All we had to do was focus on the present in every class. During that entire journey of the pandemic, even though now we can look back and say it was a success, it was terrifying.

I know there are some moments where you wonder or you question, maybe something could go wrong. Every decision you make will have its little impact. But my goodness, the pandemic, it threatened our very existence. It threatened everything we had worked for. No matter how cheerful all of the instructors and all of our staff were online, in making our presentation to the students, there was a deep sense of fear of what was going to happen. Those realities loomed daily for at least two years.

But I credit our team because we stuck together and we were very focused on the way that we were going to proceed with this and the way that we’re going to deliver the programming to the students.
And it worked.

Families were really happy, and students are really happy.
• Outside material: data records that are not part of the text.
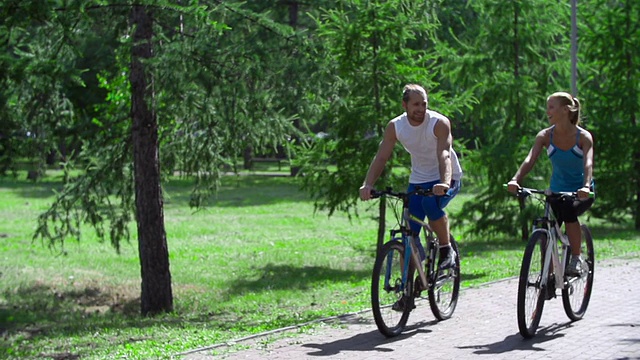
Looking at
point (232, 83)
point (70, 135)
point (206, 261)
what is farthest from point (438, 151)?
point (206, 261)

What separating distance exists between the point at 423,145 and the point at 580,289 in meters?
1.90

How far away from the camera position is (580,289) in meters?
8.45

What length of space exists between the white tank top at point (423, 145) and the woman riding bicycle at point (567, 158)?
2.17ft

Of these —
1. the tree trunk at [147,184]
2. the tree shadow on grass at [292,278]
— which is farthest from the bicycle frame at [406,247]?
the tree shadow on grass at [292,278]

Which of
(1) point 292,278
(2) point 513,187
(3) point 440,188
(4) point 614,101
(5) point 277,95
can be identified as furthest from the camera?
(4) point 614,101

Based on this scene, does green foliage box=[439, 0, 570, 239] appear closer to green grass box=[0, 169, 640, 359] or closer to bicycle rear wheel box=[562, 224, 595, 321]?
green grass box=[0, 169, 640, 359]

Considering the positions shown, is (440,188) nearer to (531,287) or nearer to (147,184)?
(531,287)

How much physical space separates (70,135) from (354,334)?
741cm

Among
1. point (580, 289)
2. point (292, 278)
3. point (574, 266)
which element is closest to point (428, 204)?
point (574, 266)

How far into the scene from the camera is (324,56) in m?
11.8

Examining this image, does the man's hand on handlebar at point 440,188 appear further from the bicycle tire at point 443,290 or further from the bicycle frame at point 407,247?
the bicycle tire at point 443,290

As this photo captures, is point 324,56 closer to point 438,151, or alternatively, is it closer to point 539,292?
point 438,151

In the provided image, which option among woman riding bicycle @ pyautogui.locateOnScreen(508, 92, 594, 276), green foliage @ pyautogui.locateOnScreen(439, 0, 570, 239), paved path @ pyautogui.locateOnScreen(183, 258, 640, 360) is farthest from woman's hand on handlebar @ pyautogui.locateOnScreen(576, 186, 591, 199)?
green foliage @ pyautogui.locateOnScreen(439, 0, 570, 239)

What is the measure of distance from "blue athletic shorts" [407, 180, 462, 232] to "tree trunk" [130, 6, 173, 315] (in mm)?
5587
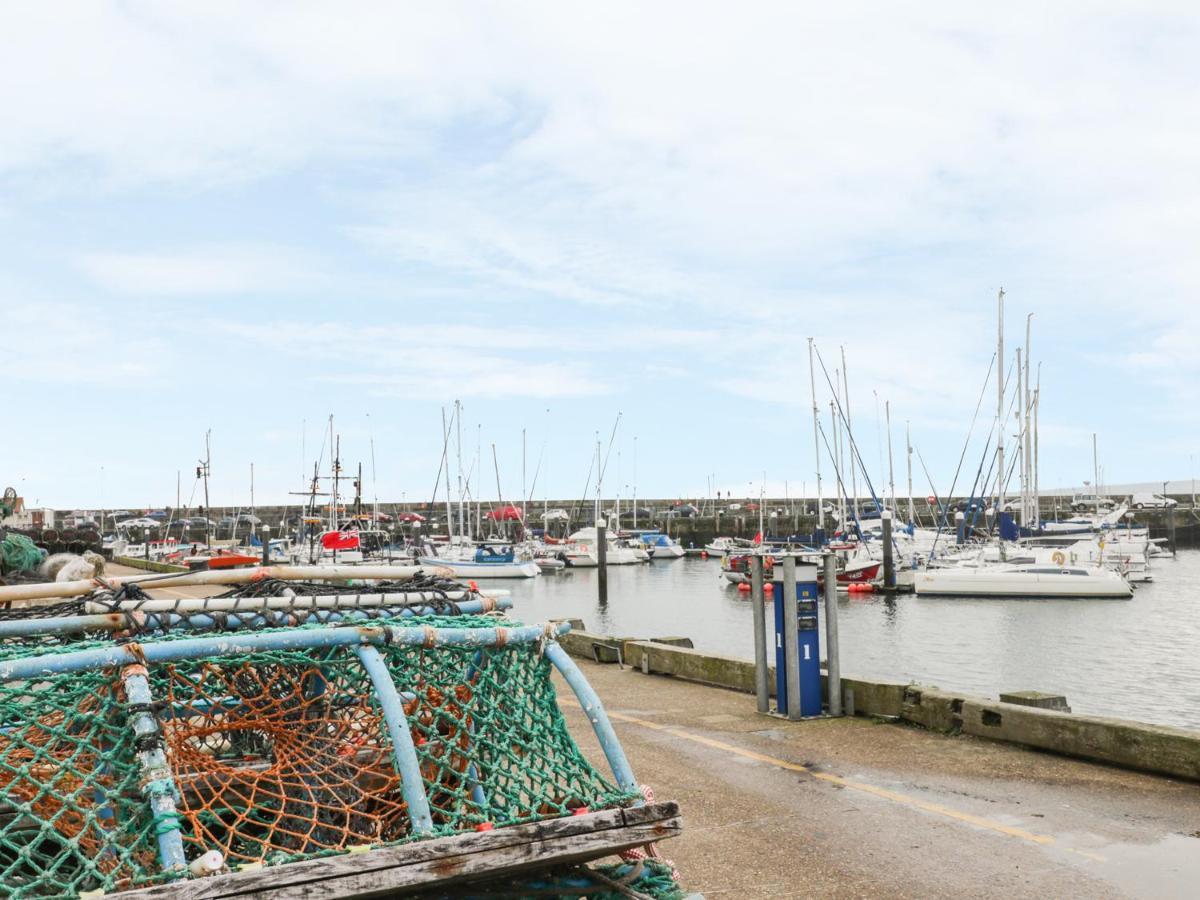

We also did a record number of commissions during the pandemic. We commissioned composers from underrepresented voices from around the world, and we did the most world premieres we’ve ever done in our virtual choir music videos. Even though the students were separated, they were singing brand-new music. So we really dug deep creatively to deliver the most content that we could during that time.

And I do believe it’s our team’s commitment that is what caused our organization to actually not get smaller during the pandemic, but to expand and grow.